> _Task data_
☆ ☆ ☆ ☆ ☆

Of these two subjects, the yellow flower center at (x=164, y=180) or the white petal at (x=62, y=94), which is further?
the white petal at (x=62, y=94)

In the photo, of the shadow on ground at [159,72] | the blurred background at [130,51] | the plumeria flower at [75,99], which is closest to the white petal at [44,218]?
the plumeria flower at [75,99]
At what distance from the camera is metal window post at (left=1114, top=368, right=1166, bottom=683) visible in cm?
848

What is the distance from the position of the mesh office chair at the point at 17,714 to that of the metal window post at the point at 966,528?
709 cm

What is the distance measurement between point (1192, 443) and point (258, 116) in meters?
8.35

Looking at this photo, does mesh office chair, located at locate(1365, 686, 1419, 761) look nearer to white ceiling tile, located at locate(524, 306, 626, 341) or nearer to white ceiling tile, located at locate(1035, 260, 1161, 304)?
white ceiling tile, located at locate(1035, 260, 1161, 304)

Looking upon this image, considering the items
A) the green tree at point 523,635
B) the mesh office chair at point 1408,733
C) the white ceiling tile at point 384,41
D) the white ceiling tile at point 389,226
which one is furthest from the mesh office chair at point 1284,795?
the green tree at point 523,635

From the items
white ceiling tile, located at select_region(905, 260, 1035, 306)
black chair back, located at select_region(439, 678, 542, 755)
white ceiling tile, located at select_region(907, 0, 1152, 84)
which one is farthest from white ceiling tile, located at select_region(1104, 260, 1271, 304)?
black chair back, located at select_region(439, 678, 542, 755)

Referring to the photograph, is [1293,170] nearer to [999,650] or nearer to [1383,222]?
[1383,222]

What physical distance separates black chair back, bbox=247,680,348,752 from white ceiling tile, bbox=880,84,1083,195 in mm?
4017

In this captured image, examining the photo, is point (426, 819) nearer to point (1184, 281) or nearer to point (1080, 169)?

☆ ☆ ☆ ☆ ☆

> _Task statement_
Copy out the data above word for word, keeping every line in its original order.

> _Reply to the exercise_
Of these two subjects, the yellow flower center at (x=164, y=180) or the white petal at (x=62, y=94), which is further?
the white petal at (x=62, y=94)

In the photo, of the shadow on ground at [159,72] | the blurred background at [130,51] | the plumeria flower at [75,99], which is closest to the white petal at [44,218]?
the plumeria flower at [75,99]
At what distance from the camera is metal window post at (left=1114, top=368, right=1166, bottom=683) visible in cm?
848

What is the distance from the position of the mesh office chair at the point at 17,714 to that of the metal window post at the point at 966,528?
709 cm

What is the distance measurement between point (1192, 443) and point (258, 116) in meters?
8.35

Looking at this photo, does mesh office chair, located at locate(1365, 686, 1419, 761) look nearer to white ceiling tile, located at locate(524, 306, 626, 341) or nearer to white ceiling tile, located at locate(1035, 260, 1161, 304)?
white ceiling tile, located at locate(1035, 260, 1161, 304)

Looking upon this image, considering the items
A) the green tree at point 523,635
B) the mesh office chair at point 1408,733
C) the white ceiling tile at point 384,41
D) the white ceiling tile at point 389,226
which one is furthest from the mesh office chair at point 1284,795?
the green tree at point 523,635

From the items
white ceiling tile, located at select_region(905, 260, 1035, 306)
black chair back, located at select_region(439, 678, 542, 755)
white ceiling tile, located at select_region(907, 0, 1152, 84)
which one is farthest from white ceiling tile, located at select_region(1104, 260, 1271, 304)?
black chair back, located at select_region(439, 678, 542, 755)

Referring to the photograph, is [1293,170] nearer to [999,650] or nearer to [1383,222]?
[1383,222]

What physical distance separates black chair back, bbox=247,680,348,752 from white ceiling tile, bbox=880,84,1083,195 in mm?
4017

In this captured image, examining the photo, is point (426, 819) nearer to point (1184, 281) or nearer to point (1080, 169)?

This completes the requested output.